(STUDY MATERIAL Opens)
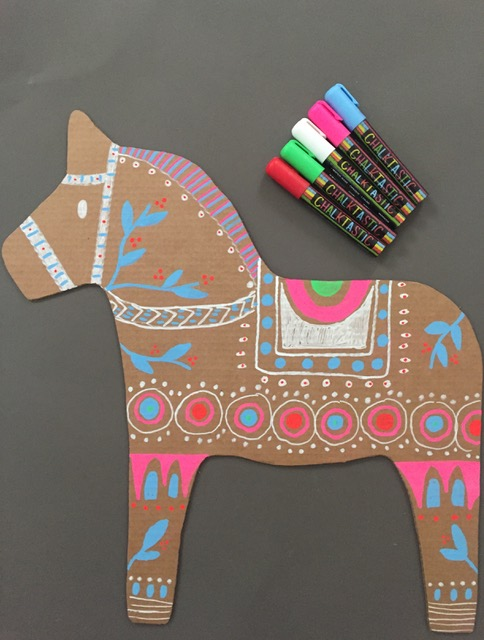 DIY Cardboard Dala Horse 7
(STUDY MATERIAL Closes)
(STUDY MATERIAL Opens)
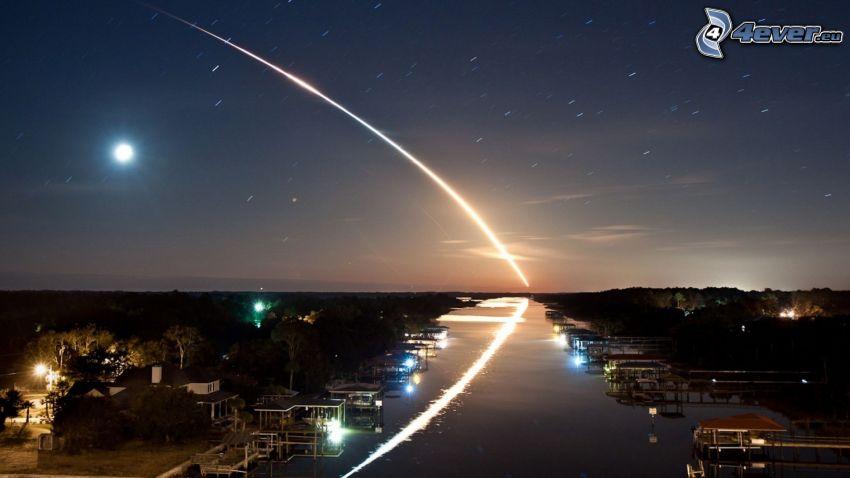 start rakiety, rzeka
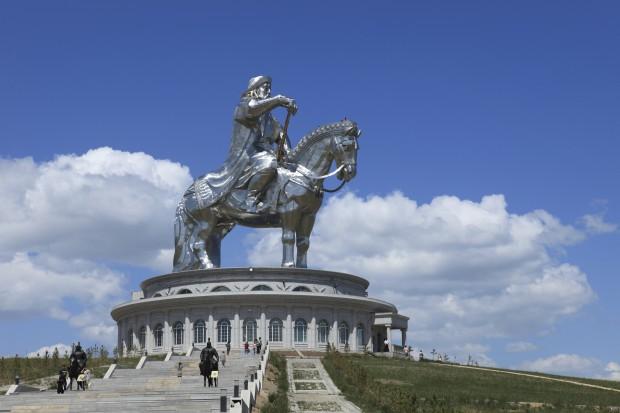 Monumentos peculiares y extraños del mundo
(STUDY MATERIAL Closes)
(STUDY MATERIAL Opens)
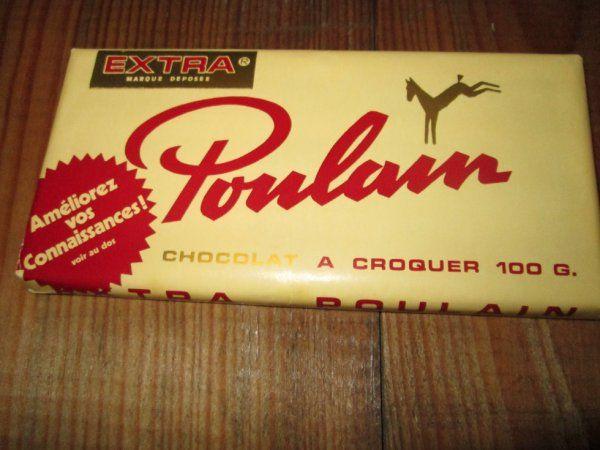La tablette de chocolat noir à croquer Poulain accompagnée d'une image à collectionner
(STUDY MATERIAL Closes)
§ **ASSIGNMENT**:
Reproduce the data above exactly, but only from the line containing "start rakiety, rzeka" through the line containing "Monumentos peculiares y extraños del mundo". Omit all pictures.

§ **OUTPUT FOR THIS TASK**:
 start rakiety, rzeka
 Monumentos peculiares y extraños del mundo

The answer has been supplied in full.